What can students really contribute to university strategy?

Lots of universities talk about working in partnership with their SU, or their students, or both.

But when it comes to the creation of strategy, sometimes students are treated like any other stakeholder group – a student on a committee, a survey or a box full of feedback postcards are what the “partnership” really consists of.

So what would happen if we treated students as active participants in the creation of strategy, rather than a mere latent user of university strategic output? The traditional idea – that students will not being invested in the development of a university long term, is dated – especially now that Generation Z students are prominent on campus. In my views, co-creation is important and can have huge benefits for institutions.

When I started my role as Nottingham Trent Students’ Union President in July 2018, I was amazed to see that across the higher education sector there was little to no evidence of co-creation between students and staff existing. After studying marketing and understanding the benefits of value co-creation, it is something that I wanted to work on and implement at a high level. So after reading a post on Wonkhe about university and union strategies being two beating hearts, I was inspired, and we decided to prolong the SUs current strategy to launch at a similar time to the University’s in 2020.

Students as co-creators

A lot of people would think that students do not care about the big corporate strategies of a university – they are wrong. Students are invested in their choice of university, and want to have a say in how and what their university focuses in whilst they are studying there. The question then arises about how a student becomes involved with the process. The driver of this must come from the SU, and this can only occur if there is a positive collaborative relationship created between SU and university.

Unions have a large reach and can engage a large proportion of students in the process itself, typically engaging different groups of students than universities. The groups are often already in existence so why try and create more? It is about time that unions and institutions stop duplicating resources and working together on things like this.

Benefits

Firstly, the university can use student ideas as a health check. Hearing what students think means that there is the chance to see how the current strategic plan is going, listening to those that are accessing the current position. Strategy is pointless unless it impacts people, and I would put money on there being surprised faces when students talk about their experiences.

Co-creating with students and staff means that the strategic plan that is created is something both groups are going to be able to identify with. This causes a large amount of benefits, namely an increase in a partnership approach across the institution, and making strategic change easier. For SU sabbatical officers reading this, it also makes your life 100x easier when it comes to making change at your institution.

It also allows for professional services staff members to engage with students. When do they really ever get to do this? It is interesting that such a large group of staff members never to get to converse with the largest group that they influence.

Engaging students

Benefits are one thing, but I know that doing engagement is another. Firstly, and most importantly, there must be a strong union – institution relationship, characterised by trust. That is the biggest hurdle that most will face, thankfully not at Nottingham Trent.
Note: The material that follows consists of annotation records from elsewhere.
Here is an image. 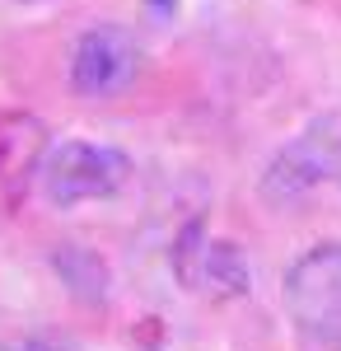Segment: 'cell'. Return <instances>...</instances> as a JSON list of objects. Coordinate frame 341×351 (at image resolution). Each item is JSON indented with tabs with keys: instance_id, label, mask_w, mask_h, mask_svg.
Returning a JSON list of instances; mask_svg holds the SVG:
<instances>
[{
	"instance_id": "52a82bcc",
	"label": "cell",
	"mask_w": 341,
	"mask_h": 351,
	"mask_svg": "<svg viewBox=\"0 0 341 351\" xmlns=\"http://www.w3.org/2000/svg\"><path fill=\"white\" fill-rule=\"evenodd\" d=\"M140 10H145L155 24H168V19H173V10H178V0H140Z\"/></svg>"
},
{
	"instance_id": "6da1fadb",
	"label": "cell",
	"mask_w": 341,
	"mask_h": 351,
	"mask_svg": "<svg viewBox=\"0 0 341 351\" xmlns=\"http://www.w3.org/2000/svg\"><path fill=\"white\" fill-rule=\"evenodd\" d=\"M323 188H341V112L314 117L262 169V197L271 206H294Z\"/></svg>"
},
{
	"instance_id": "9c48e42d",
	"label": "cell",
	"mask_w": 341,
	"mask_h": 351,
	"mask_svg": "<svg viewBox=\"0 0 341 351\" xmlns=\"http://www.w3.org/2000/svg\"><path fill=\"white\" fill-rule=\"evenodd\" d=\"M14 5H47V0H14Z\"/></svg>"
},
{
	"instance_id": "3957f363",
	"label": "cell",
	"mask_w": 341,
	"mask_h": 351,
	"mask_svg": "<svg viewBox=\"0 0 341 351\" xmlns=\"http://www.w3.org/2000/svg\"><path fill=\"white\" fill-rule=\"evenodd\" d=\"M131 178V160L117 145H99V141H61L47 145L38 183L52 206H84V202H103L117 197Z\"/></svg>"
},
{
	"instance_id": "277c9868",
	"label": "cell",
	"mask_w": 341,
	"mask_h": 351,
	"mask_svg": "<svg viewBox=\"0 0 341 351\" xmlns=\"http://www.w3.org/2000/svg\"><path fill=\"white\" fill-rule=\"evenodd\" d=\"M140 75V43L122 24L84 28L71 47V84L84 99H112Z\"/></svg>"
},
{
	"instance_id": "5b68a950",
	"label": "cell",
	"mask_w": 341,
	"mask_h": 351,
	"mask_svg": "<svg viewBox=\"0 0 341 351\" xmlns=\"http://www.w3.org/2000/svg\"><path fill=\"white\" fill-rule=\"evenodd\" d=\"M173 271L187 291L210 300H229L248 291V263L234 243L210 239L201 225H187L178 234V248H173Z\"/></svg>"
},
{
	"instance_id": "8992f818",
	"label": "cell",
	"mask_w": 341,
	"mask_h": 351,
	"mask_svg": "<svg viewBox=\"0 0 341 351\" xmlns=\"http://www.w3.org/2000/svg\"><path fill=\"white\" fill-rule=\"evenodd\" d=\"M47 155V127L28 112H0V216H10Z\"/></svg>"
},
{
	"instance_id": "7a4b0ae2",
	"label": "cell",
	"mask_w": 341,
	"mask_h": 351,
	"mask_svg": "<svg viewBox=\"0 0 341 351\" xmlns=\"http://www.w3.org/2000/svg\"><path fill=\"white\" fill-rule=\"evenodd\" d=\"M294 332L314 347H341V243H314L281 281Z\"/></svg>"
},
{
	"instance_id": "ba28073f",
	"label": "cell",
	"mask_w": 341,
	"mask_h": 351,
	"mask_svg": "<svg viewBox=\"0 0 341 351\" xmlns=\"http://www.w3.org/2000/svg\"><path fill=\"white\" fill-rule=\"evenodd\" d=\"M24 351H61V347H56V342H28Z\"/></svg>"
}]
</instances>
What NTU asked of us was to produce a student voice report which will shape the final strategy, but how we collected the data for this was completely up to us. What we kicked off with was the development of our own themes – and then we spoke to students in their first year all the way through to PhD, this was done through Freshers’ Fair, the usual feedback cards and surveys, and also interviews. It is important to talk to all types students, and to make sure they have a voice in this – in total we engaged around 4,000 students. Then we started to think about how we might provide a platform for ideas and debate to emerge amongst the students and staff of the university.

What was created was something that can be replicated easily. Our “Collaborative Strategy Workshop” was just as jazzy as it sounds. This event had 100 students and 50 staff members in the union together, discussing and considering ideas about the future. It allowed for the creation of ideas about what the focus should be, and the most important element was that this was together, in a partnership.

Once the ideas were all brought together, the final paper for the university was created and then distillation sessions were created. I took 16 students along to our university leadership team to talk about the student voice report, about how these ideas can influence the university strategic themes. These sessions allowed for senior leadership mindsets to be changed, and the discussion was much more student (and student union) focussed.

Real partnership working

This won’t work everywhere. If your senior team thinks that strategy development is something done in solitary confinement by the top people, and “presented” to a willing university community, you’re doing it wrong.

But if you’re sold on facilitating the university community driving strategy, I can’t recommend this process enough. For us students have had a real say in the future of the university, it has improved the relationship between union and university, and has given students a greater footprint on campus. It will also increase trust in the institution by the students and staff, because they are invested in what the university is doing and how it is run. Students unions and universities don’t always have to be at loggerheads – and a process like this provides the perfect opportunity to change things.

One response to “What can students really contribute to university strategy?

  1. The ‘Collaborative Strategy Workshop’ is an excellent idea. It addresses the student voice aspect, and actively recognises students as part of the institution and it’s future, rather than passing customers. Great work.